**Passage:**
━━━━━━━━━━
AVX2-Aware Scheduling for Couchbase Server

      +
      This tutorial explains how to detect the AVX2 CPU extension and x86-64-v3 Microarchitecture on Kubernetes nodes, label nodes accordingly, and configure CouchbaseCluster resources to schedule pods only on compatible nodes.

      Tutorials are accurate at the time of writing but rely heavily on third party software. Tutorials are provided to demonstrate how a particular problem may be solved. Use of third party software is not supported by Couchbase. For further help in the event of a problem, contact the relevant software maintainer.

      Background

      Starting with Couchbase Server 8.0, Vector Search (FTS and GSI) performance benefits from AVX2-capable CPUs on x86-64 nodes.

      What is Advanced Vector Extensions 2 (AVX2)

      AVX2 is:

      • An SIMD instruction set available on modern Intel and AMD x86-64 CPUs.

      • Required for high-performance vectorized operations.

      • Part of the x86-64-v3 Microarchitecture level, along with BMI1, BMI2, and FMA.

      • Not guaranteed on all cloud VM types.

      • Not enforced by default in Kubernetes scheduling.

      Kubernetes clusters must explicitly detect CPU capabilities and restrict scheduling to make sure Couchbase Server pods run on AVX2-capable nodes.

      AVX2-Aware Scheduling Approach

      This tutorial approaches the problem through the following layers:

      Node Labeling Methods

      Use one of the following methods to label Kubernetes nodes that support AVX2:

      Method 1: Node Feature Discovery (Recommended)

      Node Feature Discovery (NFD) is a Kubernetes SIG project that detects hardware features and labels nodes automatically.

      Couchbase recommends this method for production environments.

      Use the following steps to label Kubernetes nodes that support AVX2 using NFD:

      AVX2 Node Label Used by NFD

      NFD applies the following standardized node label to indicate AVX2 support.

      feature.node.kubernetes.io/cpu-cpuid.AVX2=true

      This label follows a standard format and is safe to use across environments.

      Install NFD by Using kubectl

      Install NFD on the cluster by using kubectl. Replace v0.18.3 with the latest release tag from the NFD releases page.

      kubectl apply -k "https://github.com/kubernetes-sigs/node-feature-discovery/deployment/overlays/default?ref=v0.18.3"

      Install NFD by Using Helm

      Install NFD on the cluster by using Helm. Replace v0.18.3 with the latest release tag from the NFD releases page.

      helm install nfd \
        oci://registry.k8s.io/nfd/charts/node-feature-discovery \
        --version 0.18.3 \
        --namespace node-feature-discovery \
        --create-namespace

      Verify NFD Node Labels

      Verify that NFD applies the AVX2 label to supported nodes.
━━━━━━━━━━
**Given material:**
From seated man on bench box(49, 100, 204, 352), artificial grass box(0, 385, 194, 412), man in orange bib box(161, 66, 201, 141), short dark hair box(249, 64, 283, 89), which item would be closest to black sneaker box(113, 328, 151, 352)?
━━━━━━━━━━
**Set task:**
Print the part of the AVX2 scheduling tutorial above from "NFD applies the following" to "use across environments.", word for word.

**Reply to the task:**
NFD applies the following standardized node label to indicate AVX2 support.

      feature.node.kubernetes.io/cpu-cpuid.AVX2=true

      This label follows a standard format and is safe to use across environments.